As I mentioned yesterday, the US dollar could rise further in the next few months after a
solid first quarter. But the dollar index has started the new quarter and month on the backfoot due mainly to a sizeable rebound for the euro, which gained ground as investors reduced their pessimistic forecasts about timing of the re-opening of the major economies. Bloomberg reported yesterday, citing a memo circulated to national delegations in Brussels, that the European Union’s executive arm says most member states will have sufficient vaccine supplies to immunize the majority of people by the end of June. If correct, this will be sooner than the markets had previously expected, meaning travel restrictions could be lifted ahead of the holiday seasons. Against the pound meanwhile, the US dollar has had a good few days with the cable also being undermined by the rebounding EUR/GBP exchange rate. The US dollar has also started to show signs of life against some commodity dollars recently and with
crude oil struggling for direction, the Canadian dollar could be the next domino to fall. The focus will be on the FOMC minutes, due for release at 19:00 BST. But with several FOMC members having already spoken since the Fed’s last meeting, and as we have had a few solid data releases already, don’t expect too much reaction from the FOMC minutes.

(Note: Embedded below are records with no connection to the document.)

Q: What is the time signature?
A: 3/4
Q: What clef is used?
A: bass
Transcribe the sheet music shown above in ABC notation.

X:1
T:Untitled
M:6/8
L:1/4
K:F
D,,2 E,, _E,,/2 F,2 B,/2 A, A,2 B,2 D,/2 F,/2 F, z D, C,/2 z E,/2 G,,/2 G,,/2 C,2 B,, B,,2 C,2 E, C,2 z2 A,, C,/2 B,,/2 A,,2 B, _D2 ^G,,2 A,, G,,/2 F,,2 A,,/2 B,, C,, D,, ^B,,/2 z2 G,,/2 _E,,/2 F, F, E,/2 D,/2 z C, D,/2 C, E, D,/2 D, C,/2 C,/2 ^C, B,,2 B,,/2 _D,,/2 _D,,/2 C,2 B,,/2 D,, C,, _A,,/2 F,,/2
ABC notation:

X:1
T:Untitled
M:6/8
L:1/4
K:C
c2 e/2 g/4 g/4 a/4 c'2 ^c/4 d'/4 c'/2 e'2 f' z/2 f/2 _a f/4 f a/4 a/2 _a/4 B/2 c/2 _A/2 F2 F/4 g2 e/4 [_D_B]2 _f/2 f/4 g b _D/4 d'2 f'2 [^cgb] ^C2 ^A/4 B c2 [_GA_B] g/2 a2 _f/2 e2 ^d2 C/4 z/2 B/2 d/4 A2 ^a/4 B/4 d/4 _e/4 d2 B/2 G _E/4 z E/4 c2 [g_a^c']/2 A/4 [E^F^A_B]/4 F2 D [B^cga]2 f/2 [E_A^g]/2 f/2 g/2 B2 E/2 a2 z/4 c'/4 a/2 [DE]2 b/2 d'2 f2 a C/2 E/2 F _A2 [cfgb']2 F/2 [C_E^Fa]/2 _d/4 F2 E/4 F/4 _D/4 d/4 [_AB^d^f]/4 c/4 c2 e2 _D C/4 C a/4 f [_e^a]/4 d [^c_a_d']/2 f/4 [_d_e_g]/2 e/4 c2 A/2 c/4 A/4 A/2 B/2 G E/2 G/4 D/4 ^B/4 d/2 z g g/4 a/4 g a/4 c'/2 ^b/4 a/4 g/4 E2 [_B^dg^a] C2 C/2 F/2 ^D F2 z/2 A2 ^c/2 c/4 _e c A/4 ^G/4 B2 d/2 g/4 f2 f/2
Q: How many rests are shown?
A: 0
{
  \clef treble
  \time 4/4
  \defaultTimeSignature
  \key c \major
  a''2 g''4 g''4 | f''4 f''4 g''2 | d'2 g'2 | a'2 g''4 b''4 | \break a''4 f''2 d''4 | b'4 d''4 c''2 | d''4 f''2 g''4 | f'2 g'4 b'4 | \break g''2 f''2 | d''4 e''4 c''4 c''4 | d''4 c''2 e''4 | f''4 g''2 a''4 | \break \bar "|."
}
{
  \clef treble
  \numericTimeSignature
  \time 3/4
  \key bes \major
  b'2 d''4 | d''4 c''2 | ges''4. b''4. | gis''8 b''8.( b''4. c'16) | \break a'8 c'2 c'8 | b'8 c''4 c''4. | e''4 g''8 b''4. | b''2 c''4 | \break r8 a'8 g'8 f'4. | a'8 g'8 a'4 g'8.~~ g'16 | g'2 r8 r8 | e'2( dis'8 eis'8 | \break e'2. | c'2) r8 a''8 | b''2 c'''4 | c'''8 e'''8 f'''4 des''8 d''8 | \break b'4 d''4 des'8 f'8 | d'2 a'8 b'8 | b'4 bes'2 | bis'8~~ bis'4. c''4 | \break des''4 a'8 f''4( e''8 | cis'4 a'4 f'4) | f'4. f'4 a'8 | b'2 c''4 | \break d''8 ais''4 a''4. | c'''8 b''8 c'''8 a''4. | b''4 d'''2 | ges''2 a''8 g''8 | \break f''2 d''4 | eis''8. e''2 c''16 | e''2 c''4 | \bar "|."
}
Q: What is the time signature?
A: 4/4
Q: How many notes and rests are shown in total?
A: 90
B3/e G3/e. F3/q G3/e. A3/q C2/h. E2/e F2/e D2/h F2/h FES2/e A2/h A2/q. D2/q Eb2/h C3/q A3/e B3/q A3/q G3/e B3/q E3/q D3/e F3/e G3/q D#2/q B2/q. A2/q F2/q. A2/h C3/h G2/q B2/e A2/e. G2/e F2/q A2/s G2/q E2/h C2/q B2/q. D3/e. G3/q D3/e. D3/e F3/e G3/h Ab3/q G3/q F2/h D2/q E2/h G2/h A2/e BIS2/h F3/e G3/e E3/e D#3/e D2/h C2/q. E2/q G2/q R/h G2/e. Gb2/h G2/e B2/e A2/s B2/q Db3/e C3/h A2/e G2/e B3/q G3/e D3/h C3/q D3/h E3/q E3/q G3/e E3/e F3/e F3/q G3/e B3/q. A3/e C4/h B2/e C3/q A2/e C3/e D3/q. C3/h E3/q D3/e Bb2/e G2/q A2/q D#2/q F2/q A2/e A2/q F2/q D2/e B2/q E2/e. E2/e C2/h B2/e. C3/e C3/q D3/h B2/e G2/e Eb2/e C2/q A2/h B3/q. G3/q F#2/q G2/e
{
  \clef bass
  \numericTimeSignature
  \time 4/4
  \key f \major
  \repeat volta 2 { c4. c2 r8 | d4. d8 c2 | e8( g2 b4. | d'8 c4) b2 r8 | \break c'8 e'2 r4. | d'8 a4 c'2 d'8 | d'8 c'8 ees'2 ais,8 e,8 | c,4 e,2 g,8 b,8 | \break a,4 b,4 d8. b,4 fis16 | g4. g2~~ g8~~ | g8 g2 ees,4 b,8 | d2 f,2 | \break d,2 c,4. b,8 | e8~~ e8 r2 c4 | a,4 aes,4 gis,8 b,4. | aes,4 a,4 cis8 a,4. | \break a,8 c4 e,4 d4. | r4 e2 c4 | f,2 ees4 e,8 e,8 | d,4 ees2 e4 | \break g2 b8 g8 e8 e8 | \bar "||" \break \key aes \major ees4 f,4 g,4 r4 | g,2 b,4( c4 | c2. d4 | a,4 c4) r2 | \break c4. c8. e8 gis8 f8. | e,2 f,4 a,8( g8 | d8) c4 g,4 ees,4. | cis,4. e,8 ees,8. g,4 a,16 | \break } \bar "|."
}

Meanwhile, the Canadian dollar will be in focus as investors look ahead to Friday’s release of Canadian jobs report. After a forecast-beating 259,200 print the previous month, employment is expected to have risen by a more modest 90,000 in March. A weaker number could derail the rally which has been supported by rising oil prices and after the BOC effectively announced an end to its emergency stimulus measures. Still, regardless of the Canadian data, if the US dollar manages to rebound more profoundly given the vaccine rollout success there with the daily dose rate running above 3 million, the USD/CAD could rally anyway. US President Joe Biden has announced that every American adult would be eligible for a vaccine by April 19. This means that 3 quarters of the US population will be vaccinated by around July, if the current pace is maintained.
Now then, the USD/CAD has already broken its weekly bearish trend line, meaning it has potentially formed a low:
Source: ThinkMarkets and TradingView.com
What we need to see next is for price to form a higher high, with the most recent high coming in at 1.2750ish:
Source: ThinkMarkets and TradingView.com
In terms of support, the bulls will need to hold the breakout above 1.2590, otherwise a drop back towards 1.2500 could be on the cards.